WHAT IS REQUIRED:
Give again, word for word, only the lines from the one containing "What is the distance at" through the final line.
*** EXERCISE INPUT
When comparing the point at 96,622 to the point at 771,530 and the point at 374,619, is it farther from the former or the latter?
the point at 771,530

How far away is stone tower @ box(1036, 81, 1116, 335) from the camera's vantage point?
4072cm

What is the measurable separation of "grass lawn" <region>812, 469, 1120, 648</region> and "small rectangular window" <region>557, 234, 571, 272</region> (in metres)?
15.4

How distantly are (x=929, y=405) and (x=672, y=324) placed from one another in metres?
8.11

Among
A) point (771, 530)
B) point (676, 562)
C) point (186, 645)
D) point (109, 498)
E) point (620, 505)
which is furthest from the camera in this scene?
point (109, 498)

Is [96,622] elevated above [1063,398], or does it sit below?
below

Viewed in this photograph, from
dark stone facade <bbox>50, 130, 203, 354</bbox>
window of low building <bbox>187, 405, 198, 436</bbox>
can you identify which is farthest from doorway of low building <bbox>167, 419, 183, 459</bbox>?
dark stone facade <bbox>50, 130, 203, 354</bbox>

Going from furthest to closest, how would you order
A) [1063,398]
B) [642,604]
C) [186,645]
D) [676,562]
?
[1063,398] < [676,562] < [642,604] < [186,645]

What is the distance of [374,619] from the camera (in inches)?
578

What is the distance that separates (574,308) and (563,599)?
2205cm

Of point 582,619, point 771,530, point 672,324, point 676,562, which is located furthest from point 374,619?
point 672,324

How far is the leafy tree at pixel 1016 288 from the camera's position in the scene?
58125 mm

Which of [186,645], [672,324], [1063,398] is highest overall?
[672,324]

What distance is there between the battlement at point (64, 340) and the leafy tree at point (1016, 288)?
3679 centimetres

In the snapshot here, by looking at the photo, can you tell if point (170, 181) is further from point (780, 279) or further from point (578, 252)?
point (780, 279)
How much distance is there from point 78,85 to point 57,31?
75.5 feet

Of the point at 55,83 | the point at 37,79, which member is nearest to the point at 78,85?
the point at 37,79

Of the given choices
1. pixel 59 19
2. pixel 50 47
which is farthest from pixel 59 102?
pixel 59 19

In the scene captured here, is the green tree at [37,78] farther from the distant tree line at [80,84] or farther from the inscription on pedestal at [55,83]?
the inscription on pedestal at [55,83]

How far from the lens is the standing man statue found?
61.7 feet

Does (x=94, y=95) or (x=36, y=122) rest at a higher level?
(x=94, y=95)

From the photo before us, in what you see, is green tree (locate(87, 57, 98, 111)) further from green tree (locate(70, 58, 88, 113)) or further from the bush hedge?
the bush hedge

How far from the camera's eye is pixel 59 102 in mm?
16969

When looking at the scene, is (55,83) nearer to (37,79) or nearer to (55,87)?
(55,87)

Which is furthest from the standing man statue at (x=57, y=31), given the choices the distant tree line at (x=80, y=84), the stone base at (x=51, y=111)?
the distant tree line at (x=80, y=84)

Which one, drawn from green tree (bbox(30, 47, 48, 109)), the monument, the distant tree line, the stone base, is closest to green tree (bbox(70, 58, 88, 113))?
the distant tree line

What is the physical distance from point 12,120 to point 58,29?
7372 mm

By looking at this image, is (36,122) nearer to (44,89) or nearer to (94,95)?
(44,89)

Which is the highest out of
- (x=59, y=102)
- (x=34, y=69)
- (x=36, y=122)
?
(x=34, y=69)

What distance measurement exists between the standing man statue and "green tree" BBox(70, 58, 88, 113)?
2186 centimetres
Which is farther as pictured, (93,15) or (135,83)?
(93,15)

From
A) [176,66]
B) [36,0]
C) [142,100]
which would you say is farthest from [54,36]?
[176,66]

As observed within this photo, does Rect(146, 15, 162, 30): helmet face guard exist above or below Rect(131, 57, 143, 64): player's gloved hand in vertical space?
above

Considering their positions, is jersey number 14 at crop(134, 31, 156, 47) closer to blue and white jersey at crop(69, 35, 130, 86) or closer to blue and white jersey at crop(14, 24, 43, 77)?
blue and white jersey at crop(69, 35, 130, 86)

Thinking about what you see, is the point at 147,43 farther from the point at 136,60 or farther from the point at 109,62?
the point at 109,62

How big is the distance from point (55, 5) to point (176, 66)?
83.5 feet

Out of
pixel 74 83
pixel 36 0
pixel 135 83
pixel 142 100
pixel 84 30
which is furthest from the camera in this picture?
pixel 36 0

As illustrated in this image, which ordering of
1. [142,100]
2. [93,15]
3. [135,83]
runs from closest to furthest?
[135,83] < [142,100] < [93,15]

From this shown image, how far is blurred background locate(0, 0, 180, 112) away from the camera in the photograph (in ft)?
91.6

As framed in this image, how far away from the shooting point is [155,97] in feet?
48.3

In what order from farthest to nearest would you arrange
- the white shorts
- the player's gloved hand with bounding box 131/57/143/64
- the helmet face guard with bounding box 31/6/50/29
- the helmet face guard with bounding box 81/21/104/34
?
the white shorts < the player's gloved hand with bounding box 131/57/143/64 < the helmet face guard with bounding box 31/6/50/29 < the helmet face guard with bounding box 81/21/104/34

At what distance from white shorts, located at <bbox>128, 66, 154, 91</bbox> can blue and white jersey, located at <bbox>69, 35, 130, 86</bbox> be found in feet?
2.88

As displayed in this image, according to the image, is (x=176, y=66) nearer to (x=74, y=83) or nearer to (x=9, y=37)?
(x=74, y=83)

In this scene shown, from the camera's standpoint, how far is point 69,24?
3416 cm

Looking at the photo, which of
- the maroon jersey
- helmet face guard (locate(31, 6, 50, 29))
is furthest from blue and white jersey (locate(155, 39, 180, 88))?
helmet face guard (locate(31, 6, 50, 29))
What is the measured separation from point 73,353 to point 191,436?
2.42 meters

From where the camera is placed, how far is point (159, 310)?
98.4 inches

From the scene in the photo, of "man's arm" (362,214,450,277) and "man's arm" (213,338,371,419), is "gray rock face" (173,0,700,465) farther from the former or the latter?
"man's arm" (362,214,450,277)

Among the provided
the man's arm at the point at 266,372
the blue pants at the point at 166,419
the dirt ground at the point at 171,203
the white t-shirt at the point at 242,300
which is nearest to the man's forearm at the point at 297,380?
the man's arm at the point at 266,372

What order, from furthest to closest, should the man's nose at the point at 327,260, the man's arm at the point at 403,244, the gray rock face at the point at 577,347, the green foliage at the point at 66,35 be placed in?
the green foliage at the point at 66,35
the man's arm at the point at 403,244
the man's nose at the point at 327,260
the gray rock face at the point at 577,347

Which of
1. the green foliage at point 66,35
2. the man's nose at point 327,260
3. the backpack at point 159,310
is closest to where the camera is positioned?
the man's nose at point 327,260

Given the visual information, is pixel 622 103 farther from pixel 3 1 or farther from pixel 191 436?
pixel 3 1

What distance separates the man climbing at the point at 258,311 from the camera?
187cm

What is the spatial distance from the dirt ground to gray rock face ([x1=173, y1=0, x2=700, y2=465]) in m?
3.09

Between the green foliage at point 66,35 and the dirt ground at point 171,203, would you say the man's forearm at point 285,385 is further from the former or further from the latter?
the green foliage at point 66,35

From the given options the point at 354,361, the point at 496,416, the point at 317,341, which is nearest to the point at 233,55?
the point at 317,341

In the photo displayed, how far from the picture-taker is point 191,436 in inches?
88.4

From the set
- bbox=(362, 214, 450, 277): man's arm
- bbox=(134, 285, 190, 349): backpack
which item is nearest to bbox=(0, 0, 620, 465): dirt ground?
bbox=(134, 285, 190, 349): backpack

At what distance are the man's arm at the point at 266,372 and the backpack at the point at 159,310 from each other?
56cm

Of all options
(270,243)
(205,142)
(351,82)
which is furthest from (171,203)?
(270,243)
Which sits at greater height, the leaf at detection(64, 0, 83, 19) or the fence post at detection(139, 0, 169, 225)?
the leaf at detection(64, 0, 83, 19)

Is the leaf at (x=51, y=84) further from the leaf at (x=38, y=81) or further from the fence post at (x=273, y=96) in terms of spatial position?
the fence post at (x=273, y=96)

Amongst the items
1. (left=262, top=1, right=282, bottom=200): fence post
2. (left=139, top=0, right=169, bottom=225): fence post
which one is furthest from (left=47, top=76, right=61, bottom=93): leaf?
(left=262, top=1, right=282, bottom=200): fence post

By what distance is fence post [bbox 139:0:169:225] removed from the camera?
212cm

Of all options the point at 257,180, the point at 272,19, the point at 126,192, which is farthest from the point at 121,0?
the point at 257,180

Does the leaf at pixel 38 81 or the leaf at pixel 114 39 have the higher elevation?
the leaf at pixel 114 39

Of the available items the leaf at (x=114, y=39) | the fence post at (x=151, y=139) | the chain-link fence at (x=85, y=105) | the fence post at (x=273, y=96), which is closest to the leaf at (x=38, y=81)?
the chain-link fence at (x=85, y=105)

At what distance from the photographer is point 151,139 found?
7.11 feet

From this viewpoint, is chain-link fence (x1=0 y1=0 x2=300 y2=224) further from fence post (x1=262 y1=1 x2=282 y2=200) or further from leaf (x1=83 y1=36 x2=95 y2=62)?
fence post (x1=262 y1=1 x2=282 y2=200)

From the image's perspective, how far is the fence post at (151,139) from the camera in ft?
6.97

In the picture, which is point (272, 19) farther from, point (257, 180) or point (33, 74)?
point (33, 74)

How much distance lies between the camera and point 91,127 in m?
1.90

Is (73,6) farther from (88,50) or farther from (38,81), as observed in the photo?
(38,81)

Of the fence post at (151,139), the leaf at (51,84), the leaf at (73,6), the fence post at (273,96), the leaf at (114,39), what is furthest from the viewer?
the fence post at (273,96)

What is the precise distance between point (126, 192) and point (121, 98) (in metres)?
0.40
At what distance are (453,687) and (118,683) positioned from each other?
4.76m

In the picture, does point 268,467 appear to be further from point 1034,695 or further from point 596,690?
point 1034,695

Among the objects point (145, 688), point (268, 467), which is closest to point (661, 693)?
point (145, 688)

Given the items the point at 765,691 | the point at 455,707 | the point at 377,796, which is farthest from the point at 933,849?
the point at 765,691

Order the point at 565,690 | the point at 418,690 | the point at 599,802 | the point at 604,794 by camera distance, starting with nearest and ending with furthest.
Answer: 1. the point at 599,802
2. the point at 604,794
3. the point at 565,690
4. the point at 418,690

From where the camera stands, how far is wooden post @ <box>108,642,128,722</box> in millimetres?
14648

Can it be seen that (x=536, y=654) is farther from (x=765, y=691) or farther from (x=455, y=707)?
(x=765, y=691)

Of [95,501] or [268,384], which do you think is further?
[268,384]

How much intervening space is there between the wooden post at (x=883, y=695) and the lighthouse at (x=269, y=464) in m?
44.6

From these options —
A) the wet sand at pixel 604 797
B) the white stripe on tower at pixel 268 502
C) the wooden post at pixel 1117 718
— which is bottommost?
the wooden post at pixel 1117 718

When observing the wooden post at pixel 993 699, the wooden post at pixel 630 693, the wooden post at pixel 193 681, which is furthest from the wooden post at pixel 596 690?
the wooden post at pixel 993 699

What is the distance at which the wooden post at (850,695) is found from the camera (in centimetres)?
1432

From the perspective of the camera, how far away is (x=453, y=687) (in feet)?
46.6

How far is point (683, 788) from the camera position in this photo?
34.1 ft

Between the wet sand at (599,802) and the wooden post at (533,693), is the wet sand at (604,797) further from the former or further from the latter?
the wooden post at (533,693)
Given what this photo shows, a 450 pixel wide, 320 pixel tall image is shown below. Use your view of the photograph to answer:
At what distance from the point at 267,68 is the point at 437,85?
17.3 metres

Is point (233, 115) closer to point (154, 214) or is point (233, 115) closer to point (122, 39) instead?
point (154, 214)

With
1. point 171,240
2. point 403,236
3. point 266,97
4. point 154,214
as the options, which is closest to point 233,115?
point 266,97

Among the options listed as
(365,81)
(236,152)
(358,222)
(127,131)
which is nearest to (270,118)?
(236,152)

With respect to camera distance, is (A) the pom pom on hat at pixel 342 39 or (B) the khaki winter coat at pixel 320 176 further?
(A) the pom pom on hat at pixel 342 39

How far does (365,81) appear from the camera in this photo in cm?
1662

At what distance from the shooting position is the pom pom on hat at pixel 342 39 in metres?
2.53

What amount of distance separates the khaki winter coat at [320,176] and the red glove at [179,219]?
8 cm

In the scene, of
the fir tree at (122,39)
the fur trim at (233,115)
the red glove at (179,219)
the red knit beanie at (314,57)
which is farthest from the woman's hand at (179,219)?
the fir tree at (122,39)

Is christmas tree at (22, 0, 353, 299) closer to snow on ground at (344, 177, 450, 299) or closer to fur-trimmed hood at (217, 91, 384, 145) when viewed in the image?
******
SOLUTION BELOW:
What is the distance at which the wooden post at (850,695) is found from the camera (in centimetres)?
1432

From the perspective of the camera, how far away is (x=453, y=687) (in feet)?
46.6

How far is point (683, 788) from the camera position in this photo?
34.1 ft

Between the wet sand at (599,802) and the wooden post at (533,693), is the wet sand at (604,797) further from the former or further from the latter?
the wooden post at (533,693)
Given what this photo shows, a 450 pixel wide, 320 pixel tall image is shown below. Use your view of the photograph to answer:
At what distance from the point at 267,68 is the point at 437,85?
17.3 metres

Is point (233, 115) closer to point (154, 214) or is point (233, 115) closer to point (122, 39) instead?
point (154, 214)

With
1. point 171,240
2. point 403,236
3. point 266,97
4. point 154,214
as the options, which is closest to point 233,115?
point 266,97

Among the options listed as
(365,81)
(236,152)
(358,222)
(127,131)
which is nearest to (270,118)?
(236,152)

With respect to camera distance, is (A) the pom pom on hat at pixel 342 39 or (B) the khaki winter coat at pixel 320 176 further?
(A) the pom pom on hat at pixel 342 39

How far does (365,81) appear from the camera in this photo in cm?
1662

At what distance from the shooting position is the pom pom on hat at pixel 342 39 in metres?
2.53

What amount of distance separates the khaki winter coat at [320,176] and the red glove at [179,219]?
8 cm

In the scene, of
the fir tree at (122,39)
the fur trim at (233,115)
the red glove at (179,219)
the red knit beanie at (314,57)
which is farthest from the woman's hand at (179,219)?
the fir tree at (122,39)

Is christmas tree at (22, 0, 353, 299) closer to snow on ground at (344, 177, 450, 299) or closer to fur-trimmed hood at (217, 91, 384, 145) when viewed in the image?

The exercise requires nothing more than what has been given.